¿Por qué es necesaria la mortificación?



«Le han sido perdonados muchos pecados, porque amó mucho” Lucas 7 47


Porque nos sana de las consecuencias de nuestros pecados actuales (Penitencia).

La penitencia es la mortificación que se hace para reparar por nuestros pecados personales. Es pues cosa clara que la mortificación es para nosotros una necesidad en razón de las consecuencias de nuestros pecados personales. El pecado actual repetido engendra vicios. Cuando confesamos nuestras faltas con contrición o atrición suficiente, la absolución borra el pecado, pero deja en el alma cierta disposición a volver a caer en el mismo vicio, que es consecuencia del pecado. De modo que aun después del bautismo queda el fondo de todas las malas pasiones. No hay duda, por ejemplo, que aquel que se ha dado al vicio del alcoholismo y se confiesa con atrición suficiente, si bien recibe, con el perdón, la gracia santificante y la virtud infusa de la templanza, conserva, sin embargo, la inclinación a aquel vicio y, si no huye de las ocasiones, volverá a caer en él.

Por ese espíritu de penitencia hemos de mortificarnos para expiar los pecados pasados y ya perdonados, y evitarlos en lo venidero. La virtud de penitencia, en efecto, no sólo tiene por fin detestar el pecado, que es ofensa de Dios, sino también la reparación; y, para esto, no basta dejar de pecar; es también necesaria la satisfacción ofrecida a la justicia divina, ya que todo pecado merece una pena o castigo, de la misma manera que cualquier acto inspirado por la caridad es acreedor a la recompensa. Por este motivo, cuando se nos da la absolución sacramental, que borra el pecado, se nos impone a la vez la penitencia o satisfacción, para que así obtengamos la remisión de la pena temporal que aún nos quedaría por pagar. Esta satisfacción es parte del sacramento de la penitencia por el cual se nos aplican los méritos del Salvador; y contribuye así a devolvernos la gracia o a aumentárnosla.

Así queda saldada, en parte al menos, la deuda contraída por el pecador con la divina justicia. Para conseguir tal efecto, debe ese pecador aceptar con resignación las penalidades de la vida; y si esta paciencia y resignación no son suficientes para purificarlo del todo, deberá pasar por el purgatorio, pues nadie entra en el cielo sin antes haberse purgado totalmente.
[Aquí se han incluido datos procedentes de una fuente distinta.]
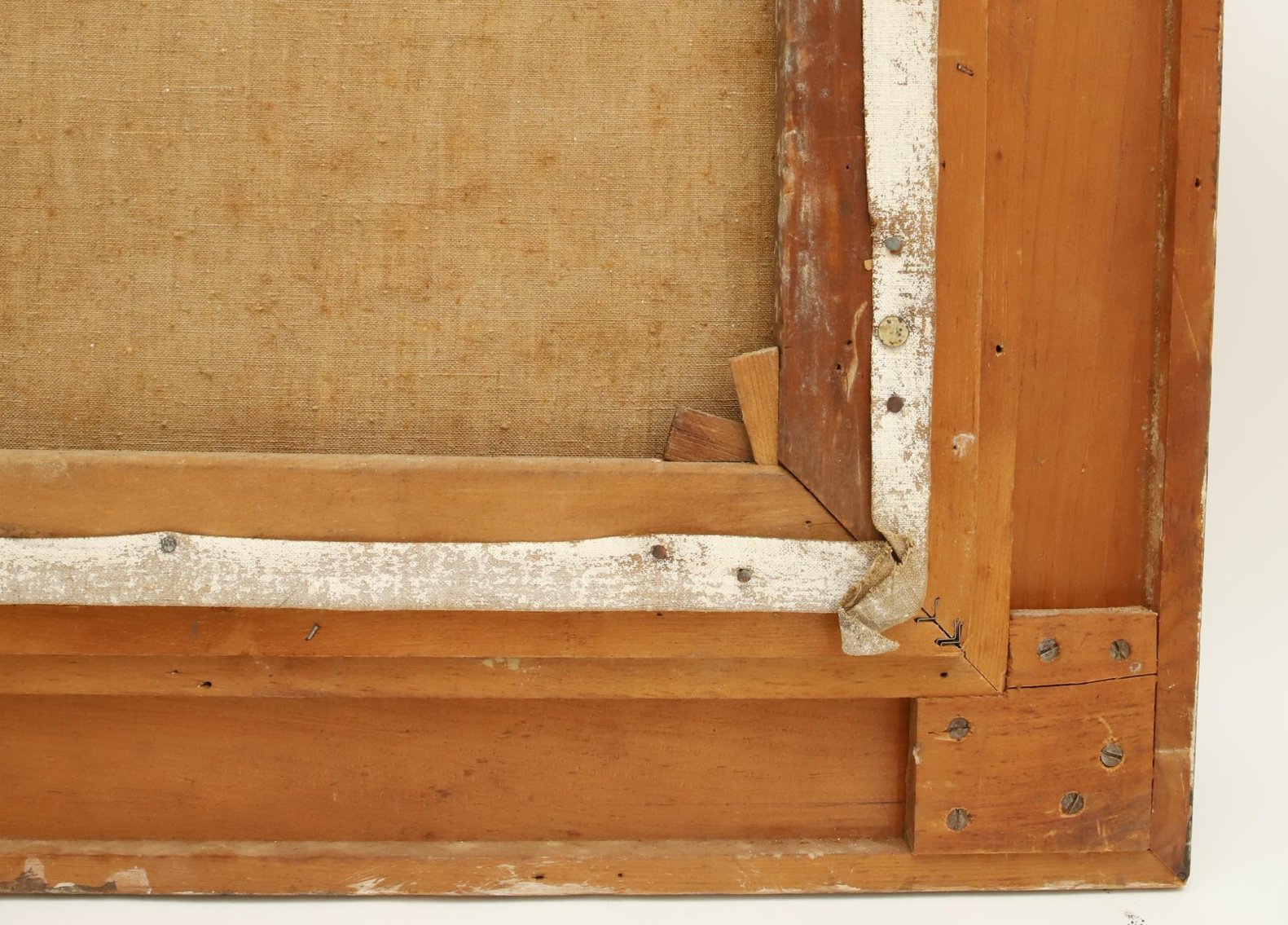 Image for Harry Leith-Ross (1886 - 1973)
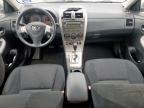 2010 Toyota Corolla Base   للبيع في Houston، TX - Front End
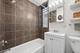 534.5 W Belmont Unit 1N, Chicago, IL 60657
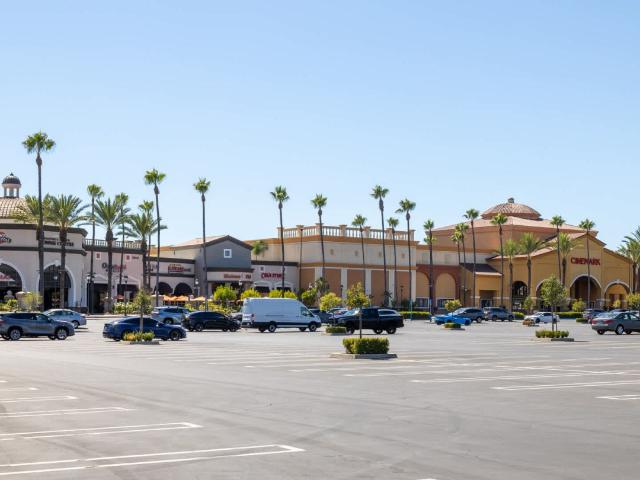 2 BR, 1 BA Apartment 21022 Los Alisos Boulevard Unit 717, Rancho Santa Margarita, CA 92688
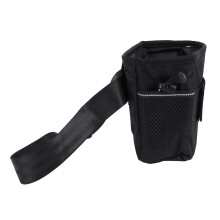 Leckerli-Tasche für das Hundetraining,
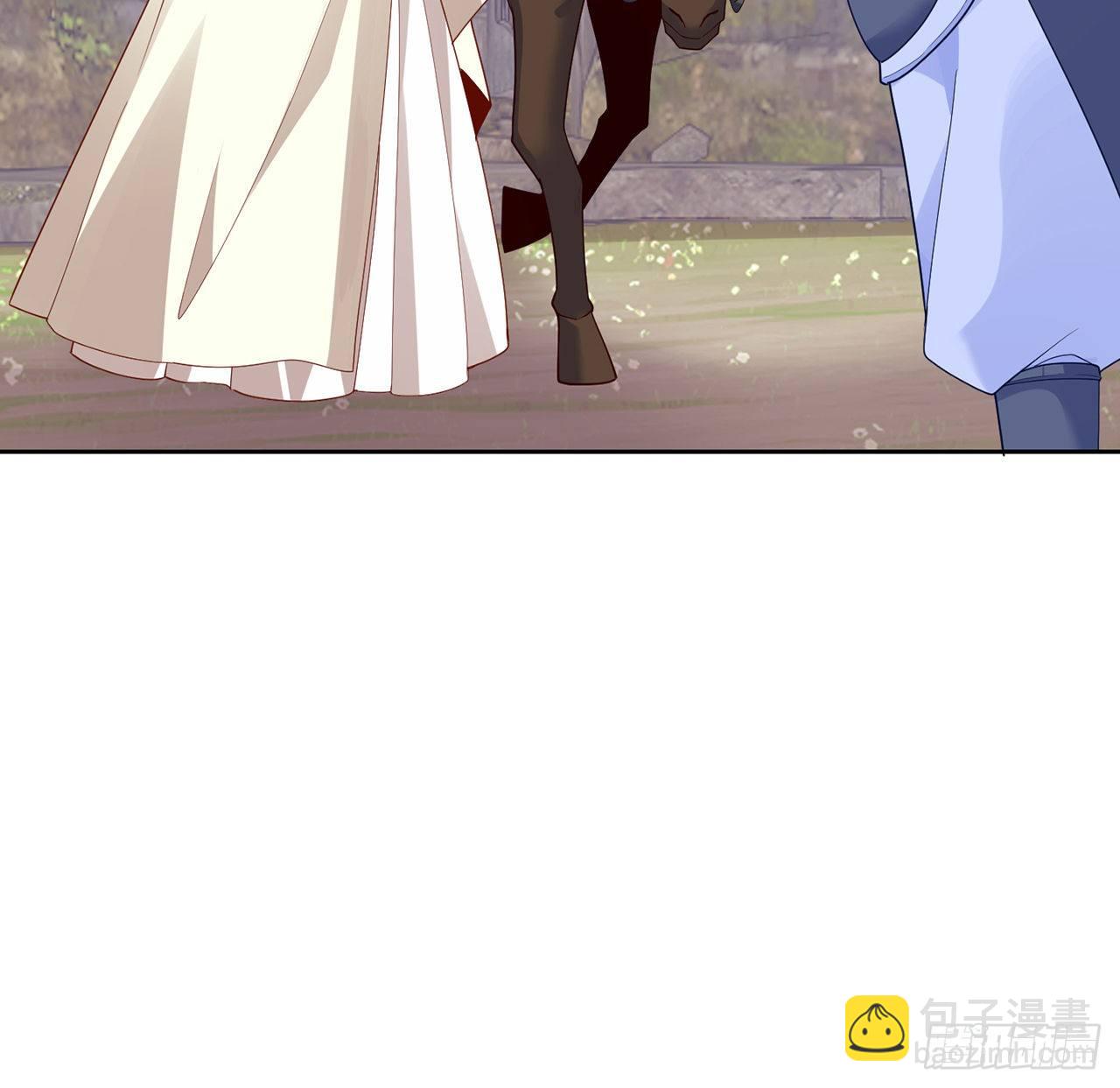172话 主动帮忙的小伙伴(1/2)-第174话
El dogma del purgatorio es, de esta manera, una confirmación de la necesidad de la mortificación, al enseñarnos que toda deuda ha de quedar cancelada, ya por los méritos en esta vida, o bien por el fuego purificador en la otra.

Un arrepentimiento lleno de amor borraría la falta y la pena, como las dichosas lágrimas que Jesús bendijo cuando dijo: “Le han sido perdonados muchos pecados, porque amó mucho” (Lc 7,47). Si, pues, la penitencia es necesaria a todos los cristianos, ¿cómo será posible negar la necesidad de la mortificación? Eso equivaldría a desconocer en absoluto la gravedad del pecado y sus consecuencias. Los que hablan contra la mortificación llegan poco a poco a beber la iniquidad como se bebe un vaso de agua; luego llaman imperfección a lo que con frecuencia es un verdadero pecado venial, y humana debilidad al pecado mortal.

Tampoco hemos de pasar por alto que tenemos que luchar contra el espíritu del mundo y contra el demonio, según las palabras de San Pablo (cf. Ef 6,10-20). Para resistir a las tentaciones del enemigo, que primero nos inclina a faltas ligeras para llevarnos después a otras más graves, Nuestro Señor mismo nos ha exhortado a recurrir a la oración, al ayuno y a la limosna. Así la tentación se convertirá en ocasión de actos meritorios de fe, esperanza y amor de Dios.